[Instructions to follow] Print the records below exactly, with no pictures.

[Supplied entries]
* * *
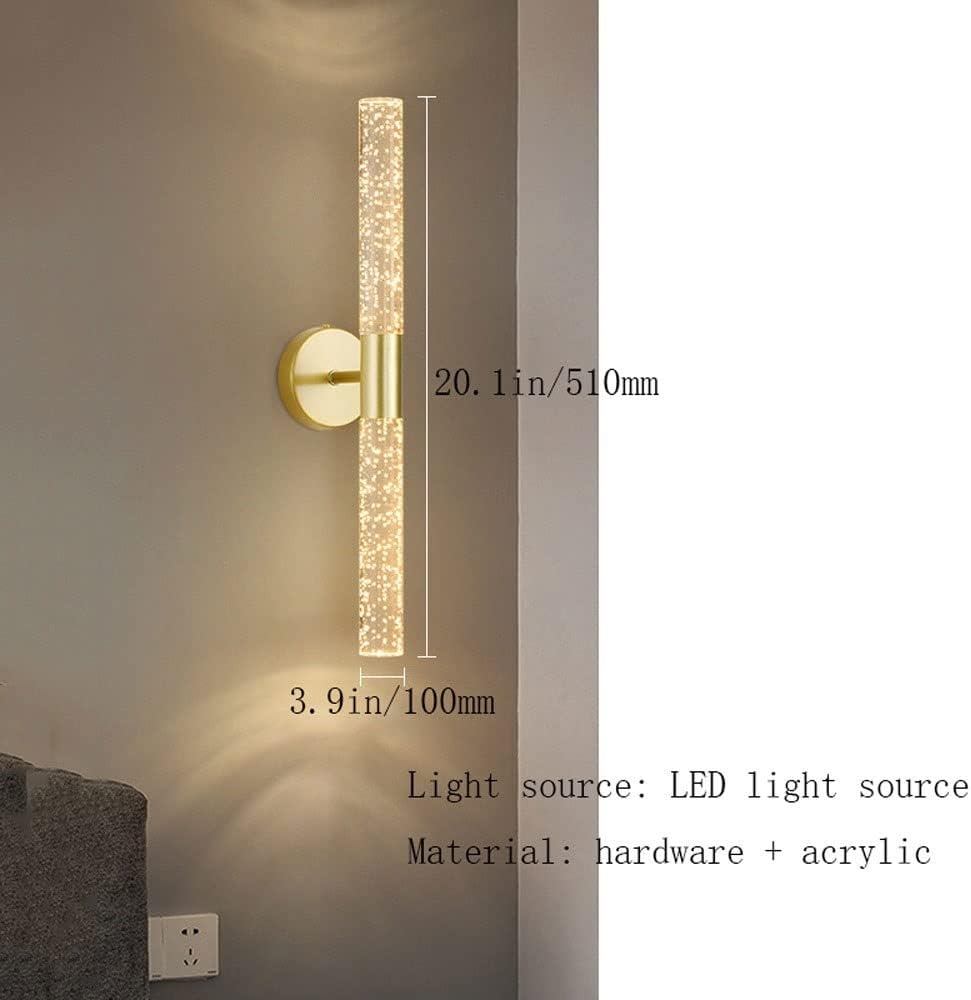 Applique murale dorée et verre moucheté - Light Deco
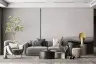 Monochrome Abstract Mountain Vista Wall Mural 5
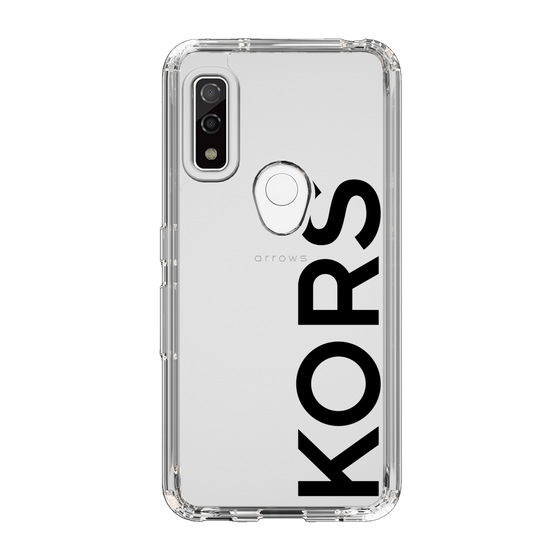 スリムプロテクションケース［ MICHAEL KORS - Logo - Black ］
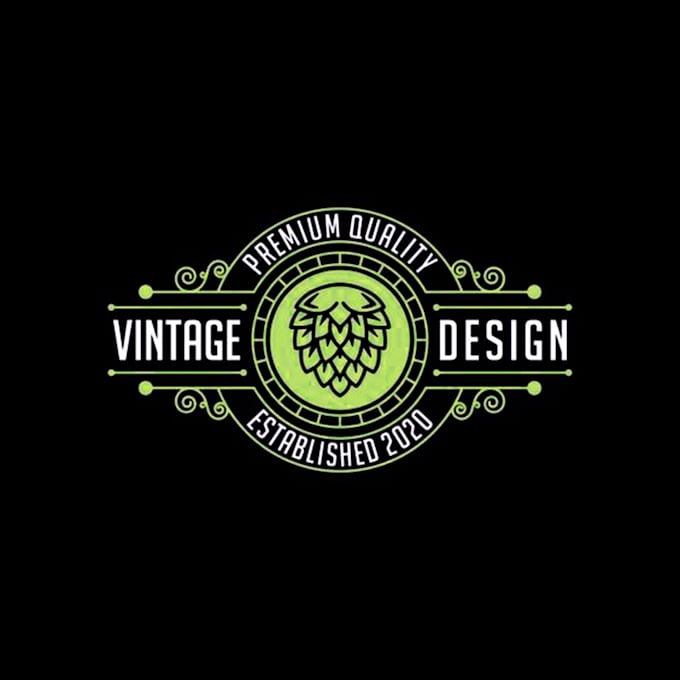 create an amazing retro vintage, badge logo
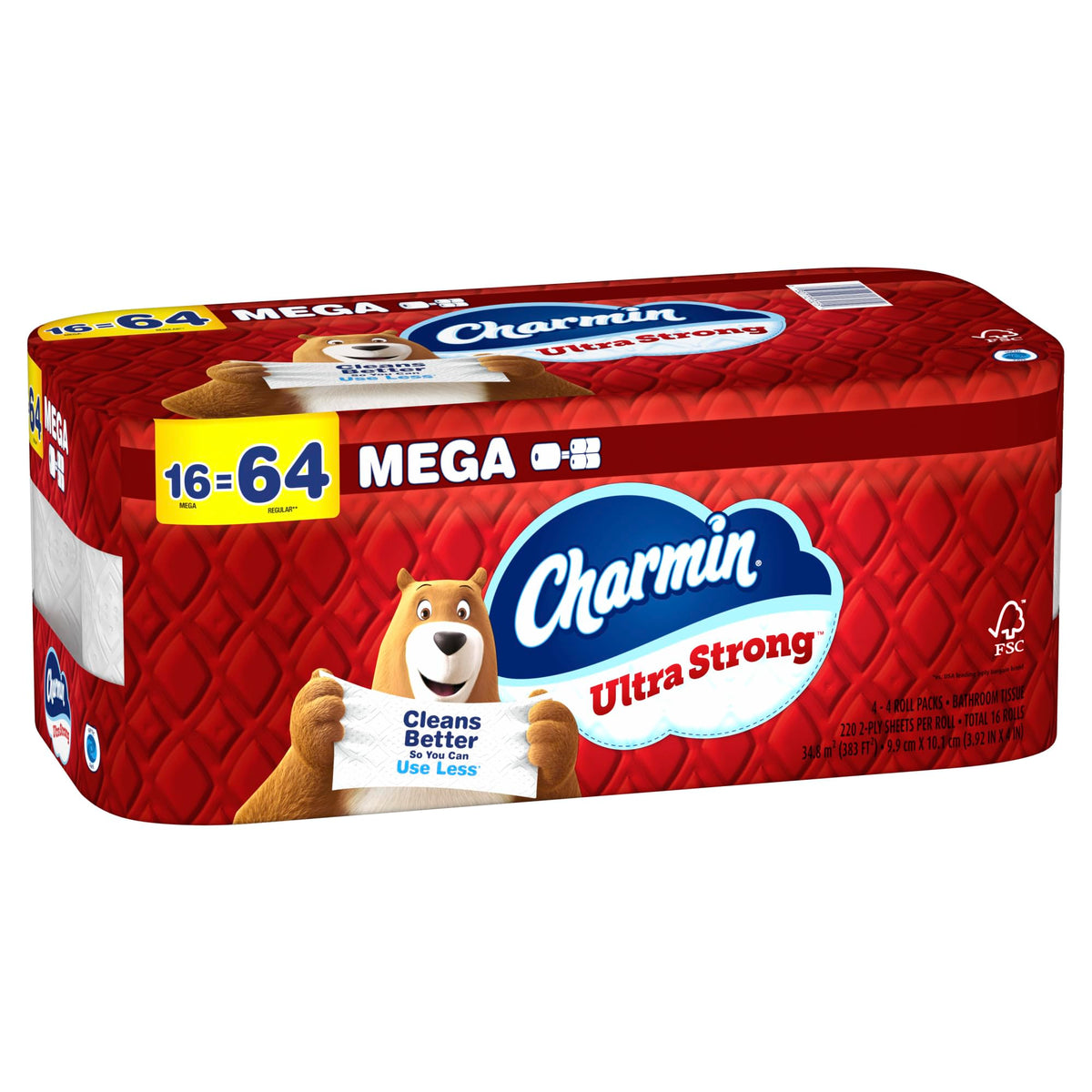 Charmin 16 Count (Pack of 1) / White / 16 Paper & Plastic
* * *
[Final answer]
 Applique murale dorée et verre moucheté - Light Deco
 Monochrome Abstract Mountain Vista Wall Mural 5
 スリムプロテクションケース［ MICHAEL KORS - Logo - Black ］
 create an amazing retro vintage, badge logo
 Charmin 16 Count (Pack of 1) / White / 16 Paper & Plastic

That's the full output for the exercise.